The Chief of the Makwa Sahgaiehcan First Nation testified before a House of Commons Committee examining supports for Indigenous communities through the second wave of COVID 19 that the Canada Emergency Response Benefit (CERB) given out during the initial country-wide lockdown in the spring has caused addictions and domestic violence to increase on his First Nation.

“The areas that CERB really took a toll was in the addictions area. We had a lot of people have a lot of money which they never had before they can spend it any way they want,” Chief Ronald Mitsuing said to Members of Parliament on the Standing Committee on Indigenous and Northern Affairs.

“Alcohol is a big major contributing factor of our people with their addictions. Right now, all our centers are closed.”

Mitsuing said that the RCMP have had approximately 1150 calls for service, taking officers away from drug investigations and related activities.

Yet for Mitsuing a major concern is the affect of addictions and domestic violence is having on children and youth.

“The kids were crying out that they want to find their identity,” Mitsuing said. “The children actually suffered more from that.”

The Chief said the community is focusing on traditional activities for youth, such has teaching them how to hunt, snare. Even encouraging children to participate in singing groups for future ceremonies.

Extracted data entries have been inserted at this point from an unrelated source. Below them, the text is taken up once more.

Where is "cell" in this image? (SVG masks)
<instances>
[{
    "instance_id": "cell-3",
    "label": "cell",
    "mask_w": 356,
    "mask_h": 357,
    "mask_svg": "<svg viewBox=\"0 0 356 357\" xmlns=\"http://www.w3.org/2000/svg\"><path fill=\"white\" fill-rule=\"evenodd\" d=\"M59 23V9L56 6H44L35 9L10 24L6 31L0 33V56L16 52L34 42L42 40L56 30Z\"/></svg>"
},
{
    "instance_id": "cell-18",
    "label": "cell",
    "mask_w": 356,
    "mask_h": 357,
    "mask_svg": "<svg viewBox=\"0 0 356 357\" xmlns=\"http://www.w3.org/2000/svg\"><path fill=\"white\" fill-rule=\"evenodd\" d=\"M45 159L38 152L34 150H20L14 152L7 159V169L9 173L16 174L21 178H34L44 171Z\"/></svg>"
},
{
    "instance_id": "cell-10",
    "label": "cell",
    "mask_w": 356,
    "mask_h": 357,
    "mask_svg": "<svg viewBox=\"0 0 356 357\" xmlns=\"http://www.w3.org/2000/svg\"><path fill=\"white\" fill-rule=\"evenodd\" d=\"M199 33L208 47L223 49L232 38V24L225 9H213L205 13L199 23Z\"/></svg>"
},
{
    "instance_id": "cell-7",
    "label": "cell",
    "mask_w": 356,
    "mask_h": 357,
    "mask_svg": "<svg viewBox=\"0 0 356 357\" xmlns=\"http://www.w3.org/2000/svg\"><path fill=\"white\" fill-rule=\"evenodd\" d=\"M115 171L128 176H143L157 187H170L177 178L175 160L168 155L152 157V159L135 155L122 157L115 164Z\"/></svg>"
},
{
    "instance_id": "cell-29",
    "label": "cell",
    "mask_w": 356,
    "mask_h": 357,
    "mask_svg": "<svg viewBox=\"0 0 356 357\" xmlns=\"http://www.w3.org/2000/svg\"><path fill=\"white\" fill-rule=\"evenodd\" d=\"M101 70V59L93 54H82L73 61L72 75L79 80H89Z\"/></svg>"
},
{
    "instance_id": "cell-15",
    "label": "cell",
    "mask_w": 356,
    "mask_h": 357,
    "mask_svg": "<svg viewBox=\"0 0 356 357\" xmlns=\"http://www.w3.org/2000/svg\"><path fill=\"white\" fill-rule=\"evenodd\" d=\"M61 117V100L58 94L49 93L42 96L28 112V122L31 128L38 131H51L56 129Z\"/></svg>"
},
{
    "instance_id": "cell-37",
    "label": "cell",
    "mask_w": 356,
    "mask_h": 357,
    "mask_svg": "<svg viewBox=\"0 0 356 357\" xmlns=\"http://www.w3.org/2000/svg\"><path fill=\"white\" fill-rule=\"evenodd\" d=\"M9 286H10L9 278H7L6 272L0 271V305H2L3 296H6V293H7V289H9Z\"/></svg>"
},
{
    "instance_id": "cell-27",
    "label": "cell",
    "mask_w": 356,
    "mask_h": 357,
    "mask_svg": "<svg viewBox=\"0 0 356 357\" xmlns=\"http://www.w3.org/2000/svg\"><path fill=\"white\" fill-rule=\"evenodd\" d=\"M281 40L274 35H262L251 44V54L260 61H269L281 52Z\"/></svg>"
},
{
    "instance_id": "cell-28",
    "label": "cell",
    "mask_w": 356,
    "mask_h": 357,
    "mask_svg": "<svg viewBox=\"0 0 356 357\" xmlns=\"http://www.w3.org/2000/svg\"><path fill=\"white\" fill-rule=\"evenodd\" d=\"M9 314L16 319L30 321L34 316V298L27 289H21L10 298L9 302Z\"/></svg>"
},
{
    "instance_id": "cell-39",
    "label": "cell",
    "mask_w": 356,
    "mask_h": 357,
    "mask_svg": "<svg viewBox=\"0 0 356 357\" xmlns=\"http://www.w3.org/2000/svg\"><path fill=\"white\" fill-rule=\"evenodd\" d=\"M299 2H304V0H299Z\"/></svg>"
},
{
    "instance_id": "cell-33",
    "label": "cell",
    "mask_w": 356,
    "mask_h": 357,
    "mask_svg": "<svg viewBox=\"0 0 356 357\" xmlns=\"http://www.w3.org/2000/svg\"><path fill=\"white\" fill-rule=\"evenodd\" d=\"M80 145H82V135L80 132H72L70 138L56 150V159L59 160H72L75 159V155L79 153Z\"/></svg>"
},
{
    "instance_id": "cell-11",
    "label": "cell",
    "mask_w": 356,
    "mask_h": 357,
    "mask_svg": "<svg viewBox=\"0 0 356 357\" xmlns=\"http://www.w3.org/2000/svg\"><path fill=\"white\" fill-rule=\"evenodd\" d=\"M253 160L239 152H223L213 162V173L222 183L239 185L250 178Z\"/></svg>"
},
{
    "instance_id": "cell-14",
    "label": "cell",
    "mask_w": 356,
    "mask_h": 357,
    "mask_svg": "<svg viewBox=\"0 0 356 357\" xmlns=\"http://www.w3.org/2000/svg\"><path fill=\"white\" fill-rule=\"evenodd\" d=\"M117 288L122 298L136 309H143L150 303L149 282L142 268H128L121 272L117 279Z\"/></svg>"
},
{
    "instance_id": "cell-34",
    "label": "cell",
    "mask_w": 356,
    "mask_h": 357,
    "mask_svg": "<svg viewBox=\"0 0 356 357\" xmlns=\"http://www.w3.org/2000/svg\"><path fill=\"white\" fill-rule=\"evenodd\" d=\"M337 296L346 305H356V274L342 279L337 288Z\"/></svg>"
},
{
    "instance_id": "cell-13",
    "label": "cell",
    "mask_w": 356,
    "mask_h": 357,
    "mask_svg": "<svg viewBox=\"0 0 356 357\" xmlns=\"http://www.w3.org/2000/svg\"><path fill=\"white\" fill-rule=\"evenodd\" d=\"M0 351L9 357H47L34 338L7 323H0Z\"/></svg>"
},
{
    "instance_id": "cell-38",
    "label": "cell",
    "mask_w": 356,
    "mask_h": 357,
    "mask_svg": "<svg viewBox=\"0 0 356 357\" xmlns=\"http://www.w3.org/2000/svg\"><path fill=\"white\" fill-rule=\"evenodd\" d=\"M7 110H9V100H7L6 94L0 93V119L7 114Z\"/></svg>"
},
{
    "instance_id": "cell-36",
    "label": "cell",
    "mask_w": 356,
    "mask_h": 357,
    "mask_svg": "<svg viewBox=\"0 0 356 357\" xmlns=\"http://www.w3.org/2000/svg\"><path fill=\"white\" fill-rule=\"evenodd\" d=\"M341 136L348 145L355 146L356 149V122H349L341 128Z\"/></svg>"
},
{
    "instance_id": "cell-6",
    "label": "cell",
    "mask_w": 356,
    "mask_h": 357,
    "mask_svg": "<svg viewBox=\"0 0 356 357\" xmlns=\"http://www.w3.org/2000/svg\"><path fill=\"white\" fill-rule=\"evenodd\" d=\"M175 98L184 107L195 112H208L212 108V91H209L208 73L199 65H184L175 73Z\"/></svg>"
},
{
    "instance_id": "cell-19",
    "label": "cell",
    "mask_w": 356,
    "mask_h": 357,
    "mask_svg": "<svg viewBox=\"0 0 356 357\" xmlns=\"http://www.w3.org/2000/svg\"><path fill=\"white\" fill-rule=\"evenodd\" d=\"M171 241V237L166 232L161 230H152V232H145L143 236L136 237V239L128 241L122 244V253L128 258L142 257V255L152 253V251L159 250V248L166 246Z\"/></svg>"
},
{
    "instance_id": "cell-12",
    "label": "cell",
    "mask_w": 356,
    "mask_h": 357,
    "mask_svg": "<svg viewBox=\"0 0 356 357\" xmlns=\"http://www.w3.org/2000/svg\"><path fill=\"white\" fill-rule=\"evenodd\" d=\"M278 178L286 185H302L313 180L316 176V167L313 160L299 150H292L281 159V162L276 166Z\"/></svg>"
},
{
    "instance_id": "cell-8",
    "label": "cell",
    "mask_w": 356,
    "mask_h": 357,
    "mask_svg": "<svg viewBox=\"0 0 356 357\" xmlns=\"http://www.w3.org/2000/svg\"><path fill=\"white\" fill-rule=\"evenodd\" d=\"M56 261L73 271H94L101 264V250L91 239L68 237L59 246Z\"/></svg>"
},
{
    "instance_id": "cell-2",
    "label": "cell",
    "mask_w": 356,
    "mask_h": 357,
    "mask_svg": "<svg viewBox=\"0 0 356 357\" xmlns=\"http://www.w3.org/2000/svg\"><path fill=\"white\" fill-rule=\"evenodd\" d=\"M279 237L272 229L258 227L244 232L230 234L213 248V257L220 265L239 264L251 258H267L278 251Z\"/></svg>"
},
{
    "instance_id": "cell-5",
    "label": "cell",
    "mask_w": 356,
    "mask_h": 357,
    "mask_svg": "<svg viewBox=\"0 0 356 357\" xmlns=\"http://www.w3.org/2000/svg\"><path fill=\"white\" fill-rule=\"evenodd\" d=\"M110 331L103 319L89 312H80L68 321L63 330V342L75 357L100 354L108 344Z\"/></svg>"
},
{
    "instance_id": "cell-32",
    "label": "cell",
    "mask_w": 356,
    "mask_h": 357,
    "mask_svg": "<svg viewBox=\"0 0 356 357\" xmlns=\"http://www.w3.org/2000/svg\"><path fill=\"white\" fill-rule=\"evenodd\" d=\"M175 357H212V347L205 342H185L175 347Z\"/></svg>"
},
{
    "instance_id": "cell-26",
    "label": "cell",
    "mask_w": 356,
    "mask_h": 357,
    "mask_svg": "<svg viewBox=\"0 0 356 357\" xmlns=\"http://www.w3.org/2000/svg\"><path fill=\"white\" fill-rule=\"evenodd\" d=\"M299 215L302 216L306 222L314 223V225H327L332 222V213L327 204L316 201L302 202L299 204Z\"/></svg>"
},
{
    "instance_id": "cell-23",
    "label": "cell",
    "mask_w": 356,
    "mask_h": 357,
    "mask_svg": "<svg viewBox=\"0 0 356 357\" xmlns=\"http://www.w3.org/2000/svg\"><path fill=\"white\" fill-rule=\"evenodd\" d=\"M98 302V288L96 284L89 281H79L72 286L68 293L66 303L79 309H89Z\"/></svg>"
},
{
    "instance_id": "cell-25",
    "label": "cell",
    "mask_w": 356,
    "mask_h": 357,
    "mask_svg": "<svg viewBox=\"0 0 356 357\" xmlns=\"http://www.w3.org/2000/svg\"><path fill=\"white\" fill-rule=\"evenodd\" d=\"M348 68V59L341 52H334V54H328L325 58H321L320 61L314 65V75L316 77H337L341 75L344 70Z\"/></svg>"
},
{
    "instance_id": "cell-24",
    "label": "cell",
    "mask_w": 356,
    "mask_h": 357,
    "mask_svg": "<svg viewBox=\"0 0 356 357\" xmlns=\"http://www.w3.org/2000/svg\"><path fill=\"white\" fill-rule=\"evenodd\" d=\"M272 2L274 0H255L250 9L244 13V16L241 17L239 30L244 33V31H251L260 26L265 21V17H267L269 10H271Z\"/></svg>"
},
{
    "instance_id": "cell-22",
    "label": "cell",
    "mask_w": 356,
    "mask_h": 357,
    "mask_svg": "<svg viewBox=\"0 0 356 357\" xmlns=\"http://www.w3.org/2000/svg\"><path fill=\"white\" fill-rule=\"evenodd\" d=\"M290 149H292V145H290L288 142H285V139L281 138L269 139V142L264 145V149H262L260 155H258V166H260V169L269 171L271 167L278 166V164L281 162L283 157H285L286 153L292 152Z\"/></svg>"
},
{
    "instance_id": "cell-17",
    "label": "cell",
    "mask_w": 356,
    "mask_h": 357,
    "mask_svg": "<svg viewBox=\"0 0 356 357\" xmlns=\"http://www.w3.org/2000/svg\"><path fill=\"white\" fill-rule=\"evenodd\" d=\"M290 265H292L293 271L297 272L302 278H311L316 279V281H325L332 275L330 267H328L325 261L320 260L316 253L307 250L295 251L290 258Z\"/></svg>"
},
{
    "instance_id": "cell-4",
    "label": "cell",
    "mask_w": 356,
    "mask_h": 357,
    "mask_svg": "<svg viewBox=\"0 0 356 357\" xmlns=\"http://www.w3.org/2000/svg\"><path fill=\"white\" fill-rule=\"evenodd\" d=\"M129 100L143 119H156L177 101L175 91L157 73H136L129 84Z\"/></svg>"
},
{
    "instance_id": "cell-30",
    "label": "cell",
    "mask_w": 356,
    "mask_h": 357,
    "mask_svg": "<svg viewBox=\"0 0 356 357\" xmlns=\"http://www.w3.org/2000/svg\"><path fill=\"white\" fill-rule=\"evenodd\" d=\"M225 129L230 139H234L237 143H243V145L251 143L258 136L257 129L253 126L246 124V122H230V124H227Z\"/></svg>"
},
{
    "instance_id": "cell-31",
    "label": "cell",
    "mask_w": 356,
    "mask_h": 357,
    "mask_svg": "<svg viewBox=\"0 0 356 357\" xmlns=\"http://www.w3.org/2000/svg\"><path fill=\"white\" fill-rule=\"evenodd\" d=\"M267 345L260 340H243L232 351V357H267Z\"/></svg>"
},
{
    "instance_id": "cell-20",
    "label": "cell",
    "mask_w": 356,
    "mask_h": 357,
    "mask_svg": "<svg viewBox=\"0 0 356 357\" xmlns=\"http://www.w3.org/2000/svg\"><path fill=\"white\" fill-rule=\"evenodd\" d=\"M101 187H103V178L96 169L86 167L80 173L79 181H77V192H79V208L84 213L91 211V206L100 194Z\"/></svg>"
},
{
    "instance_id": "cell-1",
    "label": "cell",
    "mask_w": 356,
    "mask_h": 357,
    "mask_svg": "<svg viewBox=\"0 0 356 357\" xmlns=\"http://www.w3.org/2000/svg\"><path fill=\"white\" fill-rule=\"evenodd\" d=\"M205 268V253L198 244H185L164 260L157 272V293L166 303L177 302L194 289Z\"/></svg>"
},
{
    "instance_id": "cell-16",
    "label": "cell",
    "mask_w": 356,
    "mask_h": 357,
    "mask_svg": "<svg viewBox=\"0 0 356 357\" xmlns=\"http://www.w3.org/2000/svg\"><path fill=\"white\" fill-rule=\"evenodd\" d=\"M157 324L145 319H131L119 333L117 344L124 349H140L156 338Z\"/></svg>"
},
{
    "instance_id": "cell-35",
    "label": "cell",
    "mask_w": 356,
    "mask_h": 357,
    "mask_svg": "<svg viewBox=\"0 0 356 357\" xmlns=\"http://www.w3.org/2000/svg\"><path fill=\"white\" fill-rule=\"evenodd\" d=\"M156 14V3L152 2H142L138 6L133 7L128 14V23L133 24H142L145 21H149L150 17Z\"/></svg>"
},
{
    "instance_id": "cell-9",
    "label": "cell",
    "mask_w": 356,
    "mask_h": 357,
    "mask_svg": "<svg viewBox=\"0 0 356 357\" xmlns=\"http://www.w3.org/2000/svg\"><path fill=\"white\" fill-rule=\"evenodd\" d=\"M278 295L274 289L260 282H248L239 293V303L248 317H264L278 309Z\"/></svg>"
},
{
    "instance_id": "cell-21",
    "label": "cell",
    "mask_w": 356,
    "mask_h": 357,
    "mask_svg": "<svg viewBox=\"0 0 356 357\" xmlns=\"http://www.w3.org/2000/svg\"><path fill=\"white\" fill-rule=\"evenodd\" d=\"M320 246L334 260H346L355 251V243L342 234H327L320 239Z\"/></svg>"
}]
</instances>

“We have to teach them how to become self sufficient and help their future when they’re older,” Mitsuing explained.

However, the Makwa Sahgaiehcan First Nation has very similar housing issues to other First Nations in that overcrowding is very common.

Mitsuing testified that the overcrowding is negatively impacting children’s education.

“We do have a severe housing shortage. It’s all over. We have young families that are living with their parents, and they have kids of their own and they don’t have nowhere to go,” Mitsuing said. “If a kid goes to school from a happy home, he’ll be happy to learn all day. They won’t have that overcrowding to deal with where you can study in. Try to upgrade your skills.”

During his testimony Mitsuing was asked about internet connectivity. He explained that on the west side of Loon Lake there is no internet, despite having a fiber optic cable nearby.

He alleged that it would be too expensive to connect the First Nation’s 50 homes at a cost of $38,000 per household.

Mitsuing said this is problematic in a pandemic where schools are closed in that online learning is not possible. However, children to receive homework packages, which Mitsuing classified was not enough.